Jelena Vermillion, Sex Worker Action Project (Hamilton, ON)  Jasbina Misir, Maggie’s Toronto Sex Workers Action Project (Toronto, ON)  *waiting to confirm specific organizer*, Butterfly: Asian and Migrant Sex Worker Support Network (Ontario)  Ellie AK, Maggie’s Toronto 

First Aid Workshop
(EN, FR) – 15:00

Tamia (EMS with Urgences-Sante, Red Cross) and the Montreal Medics Collective will give a training workshop on the basics of emergency first-aid. A short overview of core emergency first aid skills, with emphasis on impact trauma and bleeding control techniques. 
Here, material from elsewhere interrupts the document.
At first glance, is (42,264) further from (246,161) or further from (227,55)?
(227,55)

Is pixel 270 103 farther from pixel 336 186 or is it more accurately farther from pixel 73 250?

Kanien’kehà:ka Kahnistensera and Their Struggle
(EN) – 15:00

While their anticolonial struggle is vast, this talk focuses on their work in the case of the disaffected  Royal Victoria Hospital. The Kahnistensera are in the Quebec Superior court right now using Indigenous Law to make arguments as to why McGill’s construction plans with the Royal Vic need to stop because the stewards of the land have never been consulted. The Royal Victoria Hospital site is understood to contain the unmarked graves of Indigenous children experimented on during the CIA project MK-Ultra. Colonial Institutions are once again blatantly disregarding the tangible experience and testimony of Indigenous Peoples as they try to build on land that was never ceded. The Kahnistensera will not let that happen.

The Kahnistensera are a group of Mohawk Mothers that organize under Kaianere’kó:wa, the Great law of Peace. Under this Haudenosaunee law, these Mothers have a duty to protect the land for the unborn children.

The Algorithm: Demystifying data-driven AI
(EN) – 15:00

What are we referring to when we say “The Algorithm”? This is a broad presentation meant to unpack this as an object of speech – what is an algorithm? How does the data we generate – like a photo posted on the internet become useful for different actors? In a world where machine learning, a data-driven corner of artificial intelligence, is experiencing unprecedented development, we will try to open up the black box to discern what can be achieved with the massive harvests of data gathered from our lives. This is not meant to be a cyber security or privacy workshop, but an attempt to proliferate an understanding of this phenomenon so that you will be better equipped to think through and navigate these forces with less anxiety and greater comprehension.

Presented by a Montreal anarchist who begrudgingly completed a computer science degree, and is interested in the problems of expertise that the field of tech raises, but far more so in how our possibilities of intimacy are channelled by this world and can be carved anew.